Skip to content

ADR-045: Active-standby HA using Kopf peering

Category: architecture Provenance: human

Decision

Support high availability via active-standby replication (replicas > 1) using Kopf's built-in peering mechanism. One replica is active (leader), others are standby. Standby replicas take over if active fails. This is for availability, not workload capacity scaling.

Rationale

Kopf provides built-in active-standby HA via peering - minimal implementation effort. One active replica processes all events, standbys are ready to take over. Prevents downtime during upgrades or failures. Operator is stateless so failover is fast and safe. HA is justified for production environments where brief reconciliation pauses are unacceptable. Standby replicas are not wasted - they provide fault tolerance.
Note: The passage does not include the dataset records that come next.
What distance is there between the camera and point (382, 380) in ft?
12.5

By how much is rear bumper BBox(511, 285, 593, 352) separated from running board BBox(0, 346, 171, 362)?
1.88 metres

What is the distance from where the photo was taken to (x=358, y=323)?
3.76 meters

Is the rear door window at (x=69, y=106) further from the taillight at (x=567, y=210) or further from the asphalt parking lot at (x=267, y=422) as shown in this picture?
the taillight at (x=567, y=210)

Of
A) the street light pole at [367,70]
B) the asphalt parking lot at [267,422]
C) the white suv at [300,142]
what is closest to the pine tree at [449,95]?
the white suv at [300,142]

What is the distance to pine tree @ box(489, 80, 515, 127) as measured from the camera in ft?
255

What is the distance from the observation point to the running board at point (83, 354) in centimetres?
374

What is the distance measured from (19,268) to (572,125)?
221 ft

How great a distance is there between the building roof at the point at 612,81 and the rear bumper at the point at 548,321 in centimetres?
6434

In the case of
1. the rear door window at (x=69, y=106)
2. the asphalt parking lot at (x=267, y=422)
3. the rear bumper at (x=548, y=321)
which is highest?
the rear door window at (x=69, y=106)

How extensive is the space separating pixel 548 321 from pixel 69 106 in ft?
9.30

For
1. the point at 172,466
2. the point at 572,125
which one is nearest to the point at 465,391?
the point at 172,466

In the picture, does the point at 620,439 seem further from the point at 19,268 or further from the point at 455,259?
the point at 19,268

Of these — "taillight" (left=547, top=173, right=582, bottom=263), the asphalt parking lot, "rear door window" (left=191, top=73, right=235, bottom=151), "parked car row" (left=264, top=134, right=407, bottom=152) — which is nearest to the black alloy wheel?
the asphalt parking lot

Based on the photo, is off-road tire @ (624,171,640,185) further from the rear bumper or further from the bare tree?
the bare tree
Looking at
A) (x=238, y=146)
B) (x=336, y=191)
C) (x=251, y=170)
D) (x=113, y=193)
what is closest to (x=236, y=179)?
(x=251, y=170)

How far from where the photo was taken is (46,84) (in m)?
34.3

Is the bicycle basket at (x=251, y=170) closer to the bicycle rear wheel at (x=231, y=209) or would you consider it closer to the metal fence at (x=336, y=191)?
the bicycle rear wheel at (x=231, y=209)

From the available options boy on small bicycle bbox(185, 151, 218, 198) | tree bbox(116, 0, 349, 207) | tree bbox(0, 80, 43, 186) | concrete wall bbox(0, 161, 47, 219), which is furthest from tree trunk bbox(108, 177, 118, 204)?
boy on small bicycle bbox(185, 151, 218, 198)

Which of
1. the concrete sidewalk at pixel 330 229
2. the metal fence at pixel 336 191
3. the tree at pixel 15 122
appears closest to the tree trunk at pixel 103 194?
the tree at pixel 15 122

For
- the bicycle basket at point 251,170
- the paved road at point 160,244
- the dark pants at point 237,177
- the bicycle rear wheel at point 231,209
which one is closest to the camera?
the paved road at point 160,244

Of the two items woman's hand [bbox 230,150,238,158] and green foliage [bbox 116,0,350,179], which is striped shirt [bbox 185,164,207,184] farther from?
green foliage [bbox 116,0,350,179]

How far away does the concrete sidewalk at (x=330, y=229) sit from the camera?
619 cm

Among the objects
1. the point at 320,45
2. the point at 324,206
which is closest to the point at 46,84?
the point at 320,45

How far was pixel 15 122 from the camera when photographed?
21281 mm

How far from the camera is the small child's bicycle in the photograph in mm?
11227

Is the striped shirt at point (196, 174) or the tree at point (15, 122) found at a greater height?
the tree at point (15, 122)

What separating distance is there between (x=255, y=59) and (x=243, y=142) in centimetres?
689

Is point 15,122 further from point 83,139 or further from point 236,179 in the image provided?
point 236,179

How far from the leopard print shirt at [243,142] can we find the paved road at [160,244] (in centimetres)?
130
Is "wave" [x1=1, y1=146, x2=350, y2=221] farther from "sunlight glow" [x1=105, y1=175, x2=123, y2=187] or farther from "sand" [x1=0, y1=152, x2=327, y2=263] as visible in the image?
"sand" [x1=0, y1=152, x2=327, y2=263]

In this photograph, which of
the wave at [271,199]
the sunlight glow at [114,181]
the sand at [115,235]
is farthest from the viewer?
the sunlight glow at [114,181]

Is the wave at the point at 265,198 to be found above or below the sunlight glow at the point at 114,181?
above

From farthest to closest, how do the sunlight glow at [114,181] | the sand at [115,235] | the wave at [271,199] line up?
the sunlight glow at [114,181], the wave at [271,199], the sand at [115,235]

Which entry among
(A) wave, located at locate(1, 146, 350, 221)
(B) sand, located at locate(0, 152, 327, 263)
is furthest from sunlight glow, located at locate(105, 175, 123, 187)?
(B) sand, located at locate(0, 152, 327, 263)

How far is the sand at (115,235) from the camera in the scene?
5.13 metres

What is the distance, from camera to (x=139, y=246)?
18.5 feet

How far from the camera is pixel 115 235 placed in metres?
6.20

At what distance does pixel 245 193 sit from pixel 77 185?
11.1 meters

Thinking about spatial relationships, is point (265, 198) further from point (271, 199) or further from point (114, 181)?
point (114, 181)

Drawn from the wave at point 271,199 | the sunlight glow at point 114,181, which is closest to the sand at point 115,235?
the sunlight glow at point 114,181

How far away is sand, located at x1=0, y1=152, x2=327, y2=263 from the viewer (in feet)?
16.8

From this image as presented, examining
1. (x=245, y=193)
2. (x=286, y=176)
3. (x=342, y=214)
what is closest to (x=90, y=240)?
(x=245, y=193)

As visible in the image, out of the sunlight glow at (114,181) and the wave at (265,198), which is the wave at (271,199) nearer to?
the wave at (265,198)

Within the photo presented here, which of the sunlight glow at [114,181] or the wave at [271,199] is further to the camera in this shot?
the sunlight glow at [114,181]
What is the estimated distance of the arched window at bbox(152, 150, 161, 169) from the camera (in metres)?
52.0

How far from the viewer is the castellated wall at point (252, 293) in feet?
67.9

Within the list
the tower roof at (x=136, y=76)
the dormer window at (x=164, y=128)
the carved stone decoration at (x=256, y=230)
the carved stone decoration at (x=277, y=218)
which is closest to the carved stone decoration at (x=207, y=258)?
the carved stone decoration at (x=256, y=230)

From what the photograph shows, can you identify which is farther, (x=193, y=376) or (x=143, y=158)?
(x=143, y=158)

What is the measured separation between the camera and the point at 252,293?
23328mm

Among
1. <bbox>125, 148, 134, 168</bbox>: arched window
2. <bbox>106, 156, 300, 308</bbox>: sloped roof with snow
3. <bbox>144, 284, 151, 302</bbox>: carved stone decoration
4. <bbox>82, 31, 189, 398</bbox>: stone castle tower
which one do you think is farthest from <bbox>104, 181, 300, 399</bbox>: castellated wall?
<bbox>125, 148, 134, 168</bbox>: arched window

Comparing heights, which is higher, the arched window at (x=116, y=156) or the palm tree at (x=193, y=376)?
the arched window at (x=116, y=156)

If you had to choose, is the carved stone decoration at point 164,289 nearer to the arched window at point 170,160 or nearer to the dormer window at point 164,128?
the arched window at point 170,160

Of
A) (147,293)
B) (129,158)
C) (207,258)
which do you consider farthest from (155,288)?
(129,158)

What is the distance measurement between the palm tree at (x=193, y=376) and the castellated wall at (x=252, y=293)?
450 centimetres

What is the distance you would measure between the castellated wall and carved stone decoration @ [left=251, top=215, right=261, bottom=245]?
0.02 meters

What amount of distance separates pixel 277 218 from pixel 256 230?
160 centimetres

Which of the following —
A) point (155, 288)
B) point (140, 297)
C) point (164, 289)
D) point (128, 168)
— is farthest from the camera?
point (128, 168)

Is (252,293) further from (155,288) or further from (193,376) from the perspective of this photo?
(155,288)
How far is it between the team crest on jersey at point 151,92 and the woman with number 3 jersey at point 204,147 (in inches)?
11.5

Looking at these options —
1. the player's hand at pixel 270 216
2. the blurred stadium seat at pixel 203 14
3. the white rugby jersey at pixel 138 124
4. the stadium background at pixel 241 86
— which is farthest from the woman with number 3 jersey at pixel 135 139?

Important distinction - this HA mechanism does NOT improve throughput or capacity. Keycloak API is almost certainly the bottleneck, not the operator.

Agent Instructions

Operator supports active-standby HA via Kopf peering. Increasing replicas improves availability but does NOT increase reconciliation capacity.

Rejected Alternatives

No HA (single replica only)

Acceptable for dev/test but production environments benefit from availability during upgrades and failures.

Active-active with work distribution

Very complex to implement. Risk of conflicts and split-brain. Kopf's active-standby is simpler and sufficient for availability needs.